Beenden Sie den CPU-/RAM-Vergleich, sobald die Symptome gemeinsam mit der Festplattenlatenz, der Warteschlangentiefe, Netzwerkausfällen oder dem Timeout einer einzelnen Integration zunehmen. Beheben oder isolieren Sie zunächst diese Grenze und führen Sie anschließend dieselbe Arbeitslast erneut aus, bevor Sie das Hardwarebudget wieder prüfen.
Führen Sie vor und nach dem Upgrade dieselbe Arbeitslast aus
Erstellen Sie einen wiederholbaren Test mit einer lokalen Aktion, einer Verlaufsabfrage, normalem Automatisierungsaufkommen, einem Neustart und dem anspruchsvollsten geplanten Begleitdienst. Erfassen Sie bei beiden Kandidaten dasselbe Latenzperzentil, Fehler, CPU, Speicher, Swap, Speicher, Energieverbrauch und Temperatur.
- Die CPU ist die bessere Wahl, wenn sowohl die Rechensättigung als auch die benannte Verzögerung sinken.
- RAM ist die bessere Wahl, wenn Speicherdruck, Swap oder Prozessverluste verschwinden.
- Ein separater Host ist die bessere Wahl, wenn ein einzelner anspruchsvoller Dienst die Konkurrenz um Ressourcen verursacht hat.

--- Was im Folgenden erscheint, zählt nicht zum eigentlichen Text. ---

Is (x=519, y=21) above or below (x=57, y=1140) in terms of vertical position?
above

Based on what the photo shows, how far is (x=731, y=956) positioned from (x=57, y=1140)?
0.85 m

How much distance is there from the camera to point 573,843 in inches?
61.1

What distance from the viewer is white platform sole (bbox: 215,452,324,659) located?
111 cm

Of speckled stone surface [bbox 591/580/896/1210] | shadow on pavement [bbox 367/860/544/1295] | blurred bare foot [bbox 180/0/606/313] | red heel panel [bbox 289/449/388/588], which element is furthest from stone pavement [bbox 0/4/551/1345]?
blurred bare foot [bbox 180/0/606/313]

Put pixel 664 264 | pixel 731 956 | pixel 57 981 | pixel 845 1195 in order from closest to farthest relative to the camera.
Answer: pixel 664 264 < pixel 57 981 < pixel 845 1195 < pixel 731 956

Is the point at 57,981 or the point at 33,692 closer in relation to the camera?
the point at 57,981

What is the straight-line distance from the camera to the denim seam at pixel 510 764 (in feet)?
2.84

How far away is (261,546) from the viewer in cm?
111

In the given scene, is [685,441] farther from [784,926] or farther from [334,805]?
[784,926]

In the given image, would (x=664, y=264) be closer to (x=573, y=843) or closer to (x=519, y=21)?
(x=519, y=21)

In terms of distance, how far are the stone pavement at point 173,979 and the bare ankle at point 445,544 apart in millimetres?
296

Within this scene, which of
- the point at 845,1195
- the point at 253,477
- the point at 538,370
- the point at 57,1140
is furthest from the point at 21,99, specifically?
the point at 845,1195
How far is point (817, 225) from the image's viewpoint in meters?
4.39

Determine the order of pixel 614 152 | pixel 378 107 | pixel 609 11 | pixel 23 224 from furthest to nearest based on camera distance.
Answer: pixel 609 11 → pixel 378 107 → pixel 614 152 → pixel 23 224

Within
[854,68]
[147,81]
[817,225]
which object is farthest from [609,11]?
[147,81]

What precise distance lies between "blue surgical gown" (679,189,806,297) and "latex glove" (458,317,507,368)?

- Die Basisklasse ist die bessere Wahl, wenn die Dienstziele bereits erfüllt wurden.
Kaufen Sie die kleinste Klasse, die mit ausreichender Reserve für die Erholung besteht. Zahlen Sie nicht für eine CPU-Leistung, die den Engpass unverändert lässt, und nicht für ungenutzten RAM, während eine ungeprüfte Festplatte, Funkverbindung oder entfernte Abhängigkeit weiterhin das Nutzungserlebnis bestimmt.
Fazit
Wählen Sie eine CPU bei nachweislich korrelierter Rechenverzögerung, RAM bei erwiesenem Speicherdruck und eine Trennung bei einem einzelnen dominanten, anspruchsvollen Dienst. Behalten Sie die Basisklasse bei, wenn die repräsentative Stoßzeit sowie die Prüfungen von Neustart und Erholung bereits bestanden werden.